Tonight: With good radiatonal cooling conditions expected and fresh cold air advection, I'll go a touch lower than all available guidance. This should effectively kill off most of the mosquitoes in the state (unless they seek shelter). Look for lows mainly in the 40s, but 30s should be widespread north of I 84.
Tomorrow: With plenty of sun, low humidity, and soil moisture lower than it has been all summer I"ll go warmer than guidance. A beautiful day, after a chilly morning, is in store, with highs generally 70 to 75.
Tomorrow Night/Fri: We'll continue to see a trend of large diurnal ranges, or differences between daily low and high temperatures. As high pressure shifts offshore, look for a warmer day. There has been a downward trend with Thursday night's lows, and this has resulted in a tick or two downward with Friday's highs, since days are now only 12 hours long. Guidance is in fairly good agreement, but in a nod to trends, I'll shave a degree or so off guidance high temperatures. So expect high temperatures generally in the mid to upper 70s, but a few degrees cooler in the NW Hills.
Long Term (the weekend and beyond): For now, the only active period in the long term looks to be from Monday afternoon until Tuesday morning, as a slow-moving cold front tries to move into the Bermuda Ridge. Models are trending wetter with this feature and I would not be surprised if this turns into a "multiple rounds of thunderstorms with heavy downpours" type of event, like we've seen most of this summer. The pattern fits the same type of events we've had earlier in the summer, and with the ridge and temperatures (as well as humidity levels) modeled to be much higher than they should be this time of year, why not?
But before we get there, we have a very warm and tranquil weekend coming up. As far as temperatures through the long term period, I did not make many changes to guidance, other than tweaking here and there for local influences. The only exception to the rule is Monday, where models have trended cloudier and wetter, and are also hinting at the potential for onshore flow. Therefore, MOS guidance looks quite unrealistic, and I chopped off 5 to 8 degrees from advertised guidance. So the dailies in the long term look something like this:
Saturday and Sunday: Sunny. Highs in the low 80s Saturday and 80 to 85 Sunday. One or two spots in the I 91 corridor could actually hit the upper 80s on Sunday.
Monday: Increasing clouds with showers and thunderstorms late. Highs around 70.
Tuesday and Wednesday: After a chance of a shower or a thunderstorm Tuesday morning, clearing. Still above normal temperatures, but not quite as warm, with highs in the mid to upper 70s on Tuesday and low 70s on Wednesday. An onshore flow could make it cooler along the south coast Wednesday.
Looking into the long range, temperatures really look above, to even much above normal, as far as the eye can see. As I stated in the opener, the only fly in the ointment would be a backdoor cold front which would aid in the cold air just to the north of the border seeping southward. Models have not handled that well this month at all, so it is a distinct possibility. There are some hints that the pattern will re-orient itself in a big way before the middle of October, which would result in a major pattern change across the US. This has the looks of a pattern that could flip like a switch, and not be a gradual step down.

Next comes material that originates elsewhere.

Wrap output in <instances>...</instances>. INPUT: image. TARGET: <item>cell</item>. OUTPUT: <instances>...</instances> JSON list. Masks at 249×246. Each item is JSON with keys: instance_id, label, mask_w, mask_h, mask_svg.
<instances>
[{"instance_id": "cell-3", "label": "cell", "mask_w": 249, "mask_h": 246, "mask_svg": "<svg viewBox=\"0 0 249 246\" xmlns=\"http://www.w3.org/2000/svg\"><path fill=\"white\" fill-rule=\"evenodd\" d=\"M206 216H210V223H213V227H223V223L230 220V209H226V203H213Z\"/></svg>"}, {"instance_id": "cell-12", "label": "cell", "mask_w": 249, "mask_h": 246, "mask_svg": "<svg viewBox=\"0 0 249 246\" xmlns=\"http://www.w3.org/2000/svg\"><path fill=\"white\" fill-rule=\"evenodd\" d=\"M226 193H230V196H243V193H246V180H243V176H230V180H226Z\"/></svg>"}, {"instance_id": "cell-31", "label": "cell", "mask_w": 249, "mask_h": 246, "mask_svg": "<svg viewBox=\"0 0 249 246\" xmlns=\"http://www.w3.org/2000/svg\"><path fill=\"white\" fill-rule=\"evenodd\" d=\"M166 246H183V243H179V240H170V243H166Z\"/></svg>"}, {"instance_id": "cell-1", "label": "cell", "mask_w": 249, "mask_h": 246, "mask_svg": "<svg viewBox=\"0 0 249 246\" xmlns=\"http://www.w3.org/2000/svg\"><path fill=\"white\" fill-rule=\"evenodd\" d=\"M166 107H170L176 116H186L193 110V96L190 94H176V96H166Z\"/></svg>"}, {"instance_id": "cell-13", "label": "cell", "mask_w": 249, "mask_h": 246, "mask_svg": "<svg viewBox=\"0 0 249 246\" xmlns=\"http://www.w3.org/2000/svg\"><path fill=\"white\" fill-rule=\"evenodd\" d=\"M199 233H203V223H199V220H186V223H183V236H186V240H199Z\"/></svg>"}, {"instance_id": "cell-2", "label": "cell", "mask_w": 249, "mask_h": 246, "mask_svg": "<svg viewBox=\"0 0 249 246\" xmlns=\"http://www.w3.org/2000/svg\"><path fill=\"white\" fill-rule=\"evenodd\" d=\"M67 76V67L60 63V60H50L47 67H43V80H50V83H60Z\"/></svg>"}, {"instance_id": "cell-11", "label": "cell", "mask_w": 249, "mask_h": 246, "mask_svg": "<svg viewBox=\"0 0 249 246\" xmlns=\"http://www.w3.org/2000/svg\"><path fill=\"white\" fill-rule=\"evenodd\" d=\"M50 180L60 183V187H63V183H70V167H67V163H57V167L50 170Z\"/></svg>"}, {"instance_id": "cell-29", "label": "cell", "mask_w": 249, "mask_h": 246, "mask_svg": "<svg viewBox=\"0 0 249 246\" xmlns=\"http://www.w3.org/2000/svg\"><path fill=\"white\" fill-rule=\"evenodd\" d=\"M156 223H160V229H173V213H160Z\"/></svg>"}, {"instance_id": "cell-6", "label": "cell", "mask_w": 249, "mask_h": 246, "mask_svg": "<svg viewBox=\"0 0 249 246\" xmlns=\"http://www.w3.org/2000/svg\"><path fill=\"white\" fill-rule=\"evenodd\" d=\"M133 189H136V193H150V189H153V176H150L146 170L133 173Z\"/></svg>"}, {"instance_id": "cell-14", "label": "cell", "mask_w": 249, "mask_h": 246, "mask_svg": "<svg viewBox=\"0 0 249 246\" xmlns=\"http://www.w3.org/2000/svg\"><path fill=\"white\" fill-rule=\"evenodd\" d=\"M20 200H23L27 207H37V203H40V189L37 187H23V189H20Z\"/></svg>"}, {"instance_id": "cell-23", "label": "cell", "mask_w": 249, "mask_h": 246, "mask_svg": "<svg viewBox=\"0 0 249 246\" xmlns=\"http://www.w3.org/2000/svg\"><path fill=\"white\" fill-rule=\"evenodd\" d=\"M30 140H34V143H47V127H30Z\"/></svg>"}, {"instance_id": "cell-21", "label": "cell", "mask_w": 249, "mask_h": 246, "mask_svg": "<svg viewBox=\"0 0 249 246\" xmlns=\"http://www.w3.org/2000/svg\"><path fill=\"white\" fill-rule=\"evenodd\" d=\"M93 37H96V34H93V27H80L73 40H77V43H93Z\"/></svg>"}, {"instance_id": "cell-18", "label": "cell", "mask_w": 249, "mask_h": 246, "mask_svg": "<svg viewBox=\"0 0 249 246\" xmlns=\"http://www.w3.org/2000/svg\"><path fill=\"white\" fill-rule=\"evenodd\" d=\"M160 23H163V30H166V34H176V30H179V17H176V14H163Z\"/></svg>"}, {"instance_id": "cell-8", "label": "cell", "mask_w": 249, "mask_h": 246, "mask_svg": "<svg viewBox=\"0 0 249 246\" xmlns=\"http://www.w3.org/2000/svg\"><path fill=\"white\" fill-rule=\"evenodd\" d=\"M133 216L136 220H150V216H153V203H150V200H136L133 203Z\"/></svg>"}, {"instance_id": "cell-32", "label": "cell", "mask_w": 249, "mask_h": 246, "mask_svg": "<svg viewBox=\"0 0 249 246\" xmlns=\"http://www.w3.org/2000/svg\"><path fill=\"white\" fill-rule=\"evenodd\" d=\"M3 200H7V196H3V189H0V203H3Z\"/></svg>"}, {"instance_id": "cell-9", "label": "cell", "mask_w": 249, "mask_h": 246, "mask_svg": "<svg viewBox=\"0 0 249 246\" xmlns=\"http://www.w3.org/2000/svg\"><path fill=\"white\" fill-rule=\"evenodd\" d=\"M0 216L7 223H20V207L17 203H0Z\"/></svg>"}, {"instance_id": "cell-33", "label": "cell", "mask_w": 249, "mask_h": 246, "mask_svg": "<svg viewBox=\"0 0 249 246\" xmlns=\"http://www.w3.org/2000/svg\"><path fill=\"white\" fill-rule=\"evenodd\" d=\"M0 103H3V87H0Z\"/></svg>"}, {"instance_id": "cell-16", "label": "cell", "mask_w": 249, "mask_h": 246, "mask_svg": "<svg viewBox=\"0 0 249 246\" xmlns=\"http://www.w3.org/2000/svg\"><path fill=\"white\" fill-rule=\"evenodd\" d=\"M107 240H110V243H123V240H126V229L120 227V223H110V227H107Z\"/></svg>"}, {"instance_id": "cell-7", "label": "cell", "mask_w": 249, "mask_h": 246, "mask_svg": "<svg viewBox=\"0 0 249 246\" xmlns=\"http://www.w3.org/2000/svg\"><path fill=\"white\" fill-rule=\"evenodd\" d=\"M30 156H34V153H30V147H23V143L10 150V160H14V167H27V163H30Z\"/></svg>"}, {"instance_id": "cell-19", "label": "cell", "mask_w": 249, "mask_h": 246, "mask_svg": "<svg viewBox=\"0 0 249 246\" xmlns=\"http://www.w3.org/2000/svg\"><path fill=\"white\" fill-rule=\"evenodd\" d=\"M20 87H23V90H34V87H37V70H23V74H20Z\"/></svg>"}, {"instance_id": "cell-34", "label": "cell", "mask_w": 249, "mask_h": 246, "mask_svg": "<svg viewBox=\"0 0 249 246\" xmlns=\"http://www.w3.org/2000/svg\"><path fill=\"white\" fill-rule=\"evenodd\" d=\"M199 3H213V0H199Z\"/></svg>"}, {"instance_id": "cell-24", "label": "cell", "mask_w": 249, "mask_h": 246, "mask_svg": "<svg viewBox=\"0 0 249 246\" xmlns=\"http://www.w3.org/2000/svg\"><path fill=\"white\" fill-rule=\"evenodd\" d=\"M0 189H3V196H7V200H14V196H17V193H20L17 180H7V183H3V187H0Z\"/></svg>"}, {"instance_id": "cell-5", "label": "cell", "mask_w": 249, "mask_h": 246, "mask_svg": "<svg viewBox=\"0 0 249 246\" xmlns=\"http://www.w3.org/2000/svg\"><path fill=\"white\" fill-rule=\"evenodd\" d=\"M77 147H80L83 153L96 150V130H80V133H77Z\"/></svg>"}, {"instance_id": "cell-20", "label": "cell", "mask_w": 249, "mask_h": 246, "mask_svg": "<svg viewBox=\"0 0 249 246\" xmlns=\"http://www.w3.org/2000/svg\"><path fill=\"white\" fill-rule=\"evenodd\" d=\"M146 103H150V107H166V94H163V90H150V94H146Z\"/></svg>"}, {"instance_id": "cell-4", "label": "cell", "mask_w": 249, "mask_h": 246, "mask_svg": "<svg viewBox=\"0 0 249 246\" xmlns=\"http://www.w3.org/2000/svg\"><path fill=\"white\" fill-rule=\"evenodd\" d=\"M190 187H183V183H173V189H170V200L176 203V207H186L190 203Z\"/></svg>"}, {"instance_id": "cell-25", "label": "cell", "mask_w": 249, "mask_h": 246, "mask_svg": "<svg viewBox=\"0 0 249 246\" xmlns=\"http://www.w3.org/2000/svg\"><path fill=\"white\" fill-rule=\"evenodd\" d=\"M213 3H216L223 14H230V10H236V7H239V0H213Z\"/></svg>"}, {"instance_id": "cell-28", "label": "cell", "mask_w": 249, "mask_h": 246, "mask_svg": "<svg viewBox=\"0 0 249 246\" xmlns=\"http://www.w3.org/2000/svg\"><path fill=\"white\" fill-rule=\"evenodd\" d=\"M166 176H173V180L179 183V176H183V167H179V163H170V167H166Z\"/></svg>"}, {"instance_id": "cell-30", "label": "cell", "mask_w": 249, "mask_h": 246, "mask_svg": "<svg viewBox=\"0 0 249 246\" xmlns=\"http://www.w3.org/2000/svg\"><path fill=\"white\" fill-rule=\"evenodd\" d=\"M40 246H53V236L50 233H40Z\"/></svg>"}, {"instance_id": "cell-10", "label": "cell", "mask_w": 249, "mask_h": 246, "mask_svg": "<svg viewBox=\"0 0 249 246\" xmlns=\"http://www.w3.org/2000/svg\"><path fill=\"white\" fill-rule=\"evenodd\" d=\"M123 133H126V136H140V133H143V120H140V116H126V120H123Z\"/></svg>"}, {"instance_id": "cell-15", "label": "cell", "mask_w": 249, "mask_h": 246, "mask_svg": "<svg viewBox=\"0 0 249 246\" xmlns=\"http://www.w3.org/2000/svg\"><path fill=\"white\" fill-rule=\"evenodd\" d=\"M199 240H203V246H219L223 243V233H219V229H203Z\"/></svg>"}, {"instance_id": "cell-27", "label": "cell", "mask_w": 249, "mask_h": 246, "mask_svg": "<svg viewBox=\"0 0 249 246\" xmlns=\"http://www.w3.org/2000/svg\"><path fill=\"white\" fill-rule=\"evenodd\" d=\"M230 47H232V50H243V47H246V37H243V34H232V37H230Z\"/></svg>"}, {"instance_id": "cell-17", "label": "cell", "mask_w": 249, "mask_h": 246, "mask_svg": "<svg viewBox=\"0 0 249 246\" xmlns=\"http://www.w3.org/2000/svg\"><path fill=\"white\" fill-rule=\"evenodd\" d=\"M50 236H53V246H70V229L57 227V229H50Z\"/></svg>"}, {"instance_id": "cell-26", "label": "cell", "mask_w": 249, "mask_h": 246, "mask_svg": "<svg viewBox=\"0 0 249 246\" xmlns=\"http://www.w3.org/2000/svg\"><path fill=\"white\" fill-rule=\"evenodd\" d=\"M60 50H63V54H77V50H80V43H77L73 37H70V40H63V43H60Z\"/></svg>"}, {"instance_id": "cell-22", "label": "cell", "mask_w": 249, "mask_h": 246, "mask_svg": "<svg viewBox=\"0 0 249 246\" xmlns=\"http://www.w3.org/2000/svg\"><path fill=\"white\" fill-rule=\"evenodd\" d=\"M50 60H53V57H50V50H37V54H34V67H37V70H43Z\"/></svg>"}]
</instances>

Now, let's take a look at weather systems slated to affect the area this week. Since we only have one real system to speak of, I decided to post GFS low temperatures for tonight and Monday evening's system. Looking at the GFS temperature map here, you can see that low temperatures (which are 2 degrees lower than this map, because I was unable to actually retrieve the low temperature map) are in the 40s throughout the state. Subtracting for climatology on radiative nights means that anyone north of I 84 can easily be in the 30s.